▶ THE DATA
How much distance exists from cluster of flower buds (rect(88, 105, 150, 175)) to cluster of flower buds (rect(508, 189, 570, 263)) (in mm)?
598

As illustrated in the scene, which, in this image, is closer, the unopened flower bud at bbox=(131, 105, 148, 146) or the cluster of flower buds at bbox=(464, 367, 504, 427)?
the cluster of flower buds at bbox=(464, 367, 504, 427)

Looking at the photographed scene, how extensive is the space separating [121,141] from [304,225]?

▶ EXERCISE
Would you write down every record again, exactly?

▶ FULL SOLUTION
How much distance exists from cluster of flower buds (rect(88, 105, 150, 175)) to cluster of flower buds (rect(508, 189, 570, 263)) (in mm)?
598

As illustrated in the scene, which, in this image, is closer, the unopened flower bud at bbox=(131, 105, 148, 146) or the cluster of flower buds at bbox=(464, 367, 504, 427)?
the cluster of flower buds at bbox=(464, 367, 504, 427)

Looking at the photographed scene, how extensive is the space separating [121,141] from [304,225]?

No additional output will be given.